Communicate with transparency, vulnerability and authenticity, in alignment with corporate values, mission, goals.
Create value, working toward a common purpose.
Work for a company, product, service which creates value.
Ensure that people understand how what they do creates value for others.
Align projects and work with corporate objectives.
Measure and report on the impact made, the value created.
Align a people-first mindset from the top-down, from the bottom-up.
Brainstorm: What can we each do to shift the culture more toward putting people first?
Listen better
Practice Self-reflection
Reflect: How you do anything is how you do everything
Transparency
Lead by example
Tell stories
Be vulnerable
Learn from failures
Curiosity
Learn to re-set
Be metrics-driven
Create space
Put people first while honoring boundaries
Respect and support your people and their needs
Have a sense of humor
We ended by stating the 'culture eats strategy for lunch' - our people must come first! And we must prove that people come first by consistently aligning our thoughts, speaking and actions to reflect that mindset.
Notes from last month’s VIP Roundtable Online Program
FountainBlue's February 16 VIP Roundtable was on the topic of 'Leveraging AI to Facilitate Innovation'.
Our executives in attendance represented a wide range of backgrounds, industries and roles. They collectively remarked on how quickly technology is advancing and how broadly AI solutions are being applied in practical ways to facilitate innovation, to improve decision-making, to support problem-solving, to optimize productivity, to raise quality standards, and to provide other business benefits.
Our executives remarked on the noteworthy technology advances which have occurred/ are happening to address the rising demand for AI solutions, including ChatGPT and Large Language Models (LLMs). This includes the fact that chip-to-chip interconnections are becoming more complex, including clusters of multiple GPUs running in parallel.
Our executives also asked many questions including:
How do existing hardware and software solutions address the need for low latency and low power usage when so much data needs to be processed?
How do we optimize storage, organizing for short term, medium term and long term access, real time
How can software solutions help support the hardware advances around memory?
Granted, there are policy, ethical, bias and other challenges ahead as AI inevitably broadens and expands, but the shift is already happening, so forward-thinking leaders and companies must put guardrails in place and take progressive steps toward applying AI solutions to meet specific business needs.

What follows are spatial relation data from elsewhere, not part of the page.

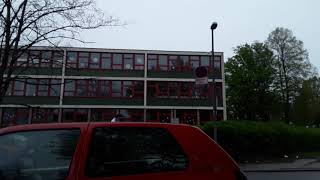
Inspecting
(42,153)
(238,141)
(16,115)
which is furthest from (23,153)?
(16,115)

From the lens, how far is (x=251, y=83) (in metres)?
57.4

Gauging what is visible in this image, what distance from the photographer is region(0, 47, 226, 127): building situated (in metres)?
45.8

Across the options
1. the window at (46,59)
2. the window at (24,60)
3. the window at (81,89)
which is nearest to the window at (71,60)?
the window at (46,59)

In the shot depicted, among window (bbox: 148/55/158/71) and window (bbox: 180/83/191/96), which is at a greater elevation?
window (bbox: 148/55/158/71)

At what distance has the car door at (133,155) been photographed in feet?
11.5

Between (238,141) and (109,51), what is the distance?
29.0 meters

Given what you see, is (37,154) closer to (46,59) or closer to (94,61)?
(46,59)

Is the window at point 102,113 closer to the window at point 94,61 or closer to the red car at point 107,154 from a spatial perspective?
the window at point 94,61

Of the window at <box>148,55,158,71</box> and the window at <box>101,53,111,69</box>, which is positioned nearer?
the window at <box>101,53,111,69</box>

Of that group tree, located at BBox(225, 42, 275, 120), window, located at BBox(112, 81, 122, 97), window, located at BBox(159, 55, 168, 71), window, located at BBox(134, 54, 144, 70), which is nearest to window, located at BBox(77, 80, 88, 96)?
window, located at BBox(112, 81, 122, 97)

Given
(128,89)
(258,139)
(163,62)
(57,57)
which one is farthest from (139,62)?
(57,57)

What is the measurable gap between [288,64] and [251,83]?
6.45 meters

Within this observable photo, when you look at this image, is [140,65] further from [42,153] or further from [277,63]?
[42,153]

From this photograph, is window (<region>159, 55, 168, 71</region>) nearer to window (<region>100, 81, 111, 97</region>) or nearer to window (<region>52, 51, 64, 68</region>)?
window (<region>100, 81, 111, 97</region>)
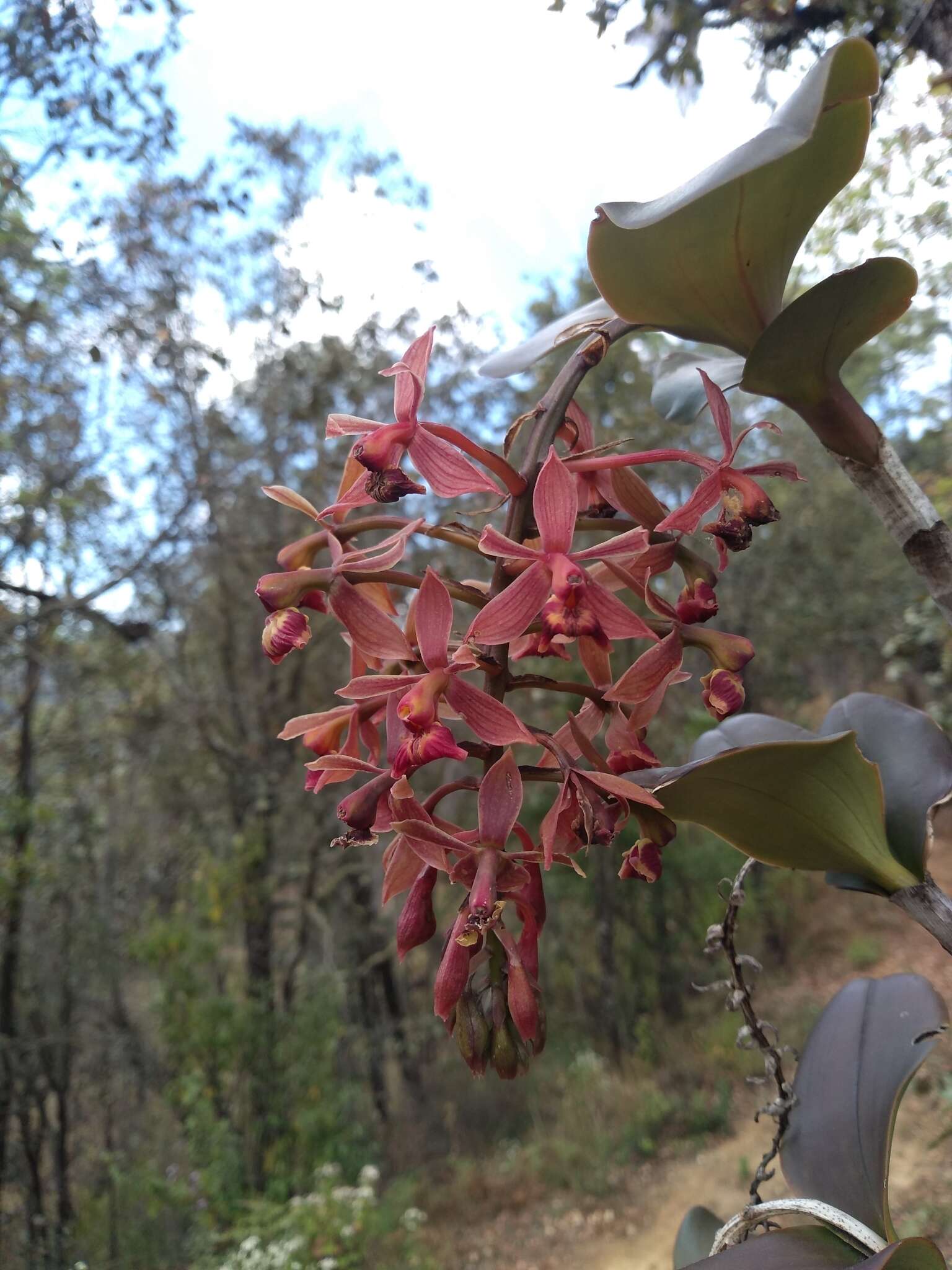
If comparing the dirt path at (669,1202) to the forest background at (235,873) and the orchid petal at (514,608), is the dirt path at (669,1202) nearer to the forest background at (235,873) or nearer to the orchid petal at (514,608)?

Below are some examples of how AI is leveraged to facilitate innovation:
providing real-time quality checks on manufactured goods, to ensure conformance to quality standards, with clear definitions of faulty or unacceptable defects
creating real-time language translation solutions
supporting engineers with code creation, code review, debugging
ensuring data quality/validity, resilience/protection, availability/access
optimizing power availability based on individual power usage patterns
coordinating access to data by multiple applications
generating ideas and encouraging divergent thinking
designing prototypes based on customer criteria and past models
compiling records of multiple formats into a common system for more efficient vendor (or customer or employee) management
automating calls and emails
creating original content/materials based on predefined criteria and objectives
researching reports, history, data to inform business and product decisions
conducting AB product and marketing testing to better understand market needs and interests and to understand what works and doesn't work for which audience(s)
The bottom line is that AI has the potential to take away the mundane, repetitive tasks more quickly and more accurately. When leveraged well, looking at the big picture and putting guardrails in place, humans can potentially more efficiently deliver on the business needs, in partnership with a wide range of AI solutions.